Question
During 2015, the Merkley Company disposed of three different assets. On January 1, 2015, prior to their disposal, the accounts reflected the following: Asset Original
During 2015, the Merkley Company disposed of three different assets. On January 1, 2015, prior to their disposal, the accounts reflected the following:
Asset | Original Cost | Residual Value | Estimated Life | Accum. Depreciation (Straight line) |
Machine A | $21,000 | $3,000 | 8 years | $15,750 (7 years) |
Machine B | $50,000 | $4,000 | 10 years | $36,800 (8 years) |
Machine C | $85,000 | $5,000 | 15 years | $64,000 (12 years) |
The machines were disposed of in the following ways:
a.
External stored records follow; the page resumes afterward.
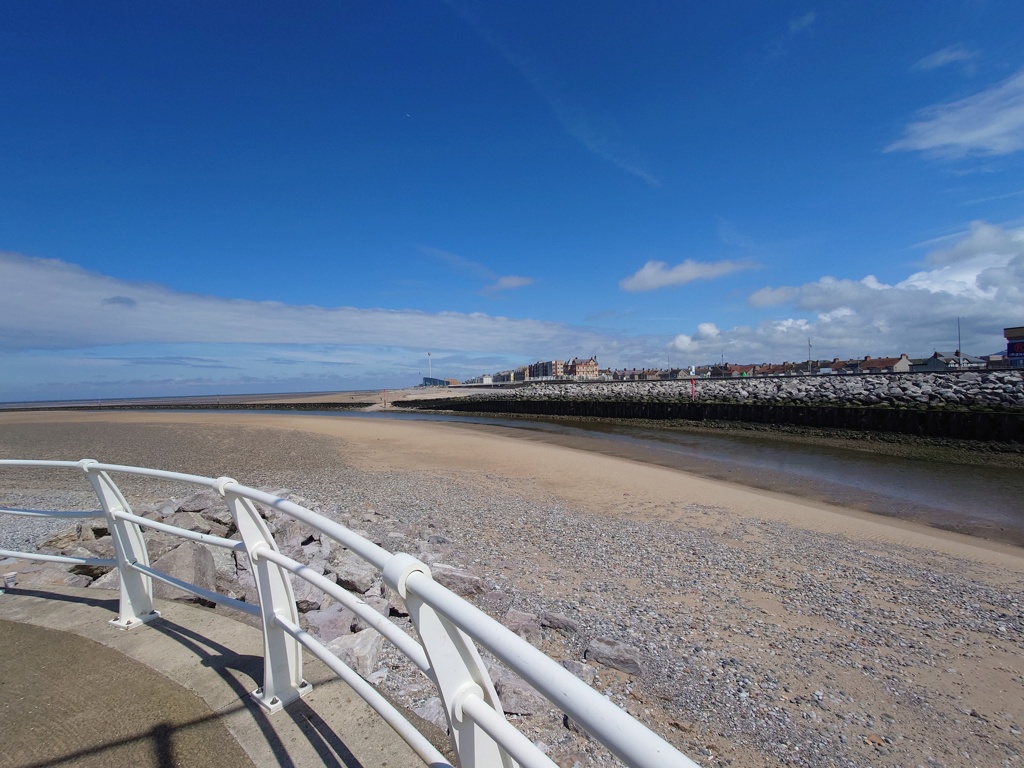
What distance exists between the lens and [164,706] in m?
2.46

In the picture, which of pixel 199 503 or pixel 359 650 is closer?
pixel 359 650

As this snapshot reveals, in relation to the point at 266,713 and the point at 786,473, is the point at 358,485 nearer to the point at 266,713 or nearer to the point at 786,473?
the point at 266,713

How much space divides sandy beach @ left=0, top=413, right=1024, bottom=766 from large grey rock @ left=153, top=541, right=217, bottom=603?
101 inches

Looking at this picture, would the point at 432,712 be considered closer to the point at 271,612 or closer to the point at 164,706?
the point at 271,612

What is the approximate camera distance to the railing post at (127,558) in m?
3.28

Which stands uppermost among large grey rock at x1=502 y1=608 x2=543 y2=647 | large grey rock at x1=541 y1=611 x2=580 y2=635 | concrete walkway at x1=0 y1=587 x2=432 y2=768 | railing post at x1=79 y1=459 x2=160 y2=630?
railing post at x1=79 y1=459 x2=160 y2=630

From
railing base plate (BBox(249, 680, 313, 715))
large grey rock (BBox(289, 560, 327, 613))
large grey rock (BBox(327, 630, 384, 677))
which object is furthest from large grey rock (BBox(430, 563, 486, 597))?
railing base plate (BBox(249, 680, 313, 715))

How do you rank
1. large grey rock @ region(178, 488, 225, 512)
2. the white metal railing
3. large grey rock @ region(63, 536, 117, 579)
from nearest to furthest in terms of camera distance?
the white metal railing
large grey rock @ region(63, 536, 117, 579)
large grey rock @ region(178, 488, 225, 512)

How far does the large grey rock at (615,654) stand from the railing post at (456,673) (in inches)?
116

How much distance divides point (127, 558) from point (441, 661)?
9.68ft

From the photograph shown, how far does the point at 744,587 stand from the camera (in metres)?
5.77

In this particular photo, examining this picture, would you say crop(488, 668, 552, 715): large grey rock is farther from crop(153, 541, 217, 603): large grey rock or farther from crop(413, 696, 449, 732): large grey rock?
crop(153, 541, 217, 603): large grey rock

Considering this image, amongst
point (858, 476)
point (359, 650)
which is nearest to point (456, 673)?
point (359, 650)

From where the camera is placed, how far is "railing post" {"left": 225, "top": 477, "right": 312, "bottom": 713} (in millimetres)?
2402
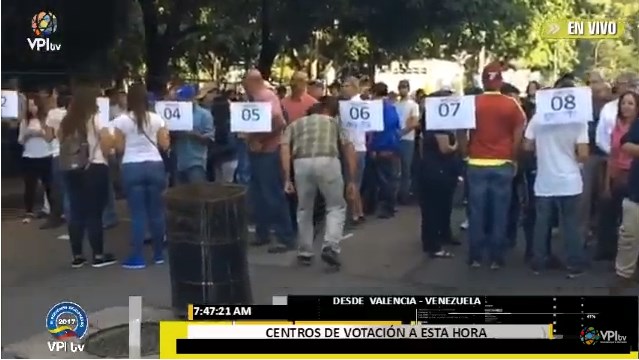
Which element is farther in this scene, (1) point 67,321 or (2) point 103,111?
(1) point 67,321

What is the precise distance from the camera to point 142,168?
8.64 ft

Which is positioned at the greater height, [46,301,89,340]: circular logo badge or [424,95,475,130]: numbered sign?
[424,95,475,130]: numbered sign

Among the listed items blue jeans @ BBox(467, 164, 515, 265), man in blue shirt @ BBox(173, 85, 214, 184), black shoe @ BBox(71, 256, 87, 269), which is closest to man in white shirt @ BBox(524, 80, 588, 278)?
blue jeans @ BBox(467, 164, 515, 265)

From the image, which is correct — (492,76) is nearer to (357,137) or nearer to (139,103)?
(357,137)

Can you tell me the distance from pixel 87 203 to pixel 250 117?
685 millimetres

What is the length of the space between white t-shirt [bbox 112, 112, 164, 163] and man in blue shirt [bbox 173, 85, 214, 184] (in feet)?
0.25

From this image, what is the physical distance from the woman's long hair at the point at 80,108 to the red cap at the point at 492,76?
137 centimetres

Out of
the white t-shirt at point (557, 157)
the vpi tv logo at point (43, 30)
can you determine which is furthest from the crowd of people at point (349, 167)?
the vpi tv logo at point (43, 30)

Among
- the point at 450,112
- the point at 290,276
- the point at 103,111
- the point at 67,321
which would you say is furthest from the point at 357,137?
the point at 67,321

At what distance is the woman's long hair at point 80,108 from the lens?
2.57 m

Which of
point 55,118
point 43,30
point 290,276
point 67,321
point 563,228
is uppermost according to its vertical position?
point 43,30

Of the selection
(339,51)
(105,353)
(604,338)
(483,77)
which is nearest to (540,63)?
(483,77)

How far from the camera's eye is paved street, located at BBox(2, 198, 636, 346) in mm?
2635

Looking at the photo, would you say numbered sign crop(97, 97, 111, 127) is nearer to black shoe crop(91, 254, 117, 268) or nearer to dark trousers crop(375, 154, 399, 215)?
black shoe crop(91, 254, 117, 268)
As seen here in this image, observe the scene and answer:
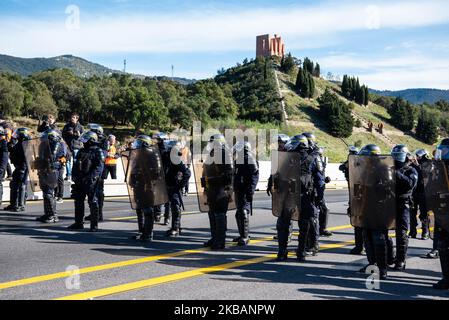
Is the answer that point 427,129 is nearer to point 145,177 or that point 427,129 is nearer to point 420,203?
point 420,203

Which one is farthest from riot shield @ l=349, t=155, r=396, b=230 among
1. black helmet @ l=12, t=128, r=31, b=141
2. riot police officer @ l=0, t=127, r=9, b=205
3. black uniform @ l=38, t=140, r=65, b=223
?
riot police officer @ l=0, t=127, r=9, b=205

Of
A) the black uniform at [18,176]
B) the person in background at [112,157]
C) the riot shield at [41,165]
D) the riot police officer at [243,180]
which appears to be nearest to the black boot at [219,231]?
the riot police officer at [243,180]

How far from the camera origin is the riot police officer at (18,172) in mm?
12133

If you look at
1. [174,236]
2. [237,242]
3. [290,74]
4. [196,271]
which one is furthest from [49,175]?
[290,74]

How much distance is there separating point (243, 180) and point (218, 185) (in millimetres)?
597

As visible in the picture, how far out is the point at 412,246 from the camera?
10234mm

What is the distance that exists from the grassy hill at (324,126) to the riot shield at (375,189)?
81.5m

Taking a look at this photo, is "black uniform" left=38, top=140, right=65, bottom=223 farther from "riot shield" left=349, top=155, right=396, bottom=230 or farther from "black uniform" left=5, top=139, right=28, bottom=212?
"riot shield" left=349, top=155, right=396, bottom=230

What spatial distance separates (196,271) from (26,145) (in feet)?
18.9

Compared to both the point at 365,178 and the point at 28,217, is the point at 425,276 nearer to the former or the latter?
the point at 365,178

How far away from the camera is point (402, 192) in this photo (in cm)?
768

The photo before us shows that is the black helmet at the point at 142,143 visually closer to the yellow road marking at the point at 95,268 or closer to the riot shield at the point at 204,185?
the riot shield at the point at 204,185

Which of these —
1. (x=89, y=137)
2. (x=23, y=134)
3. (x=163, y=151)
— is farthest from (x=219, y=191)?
(x=23, y=134)
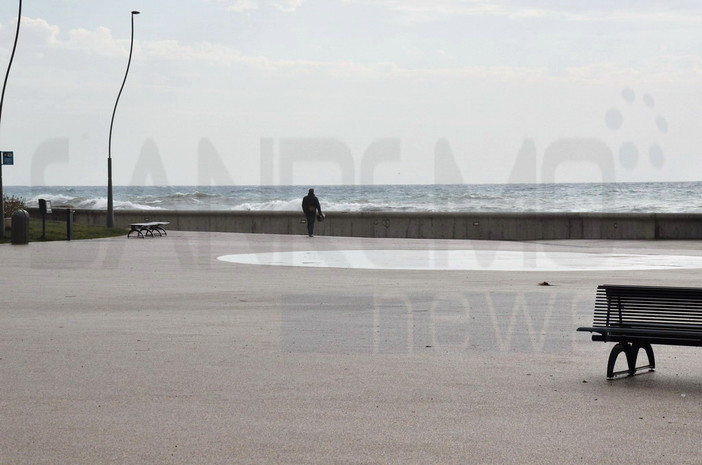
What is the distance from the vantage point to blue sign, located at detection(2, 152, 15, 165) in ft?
101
Machine A: Sold on January 1, 2015, for $5,000 cash.
b. Machine B: Sold on December 31, 2015, for $10,500; received cash, $2,500, and a $8,000 interest-bearing (12 percent) note receivable due at the end of 12 months.
c. Machine C: On January 1, 2015, this machine suffered irreparable damage from an accident. On January 10, 2015, a salvage company removed the machine at no cost.
Required:
1. Give all journal entries related to the disposal of each machine in 2015.
2. Explain the accounting rationale for the way that you recorded each disposal.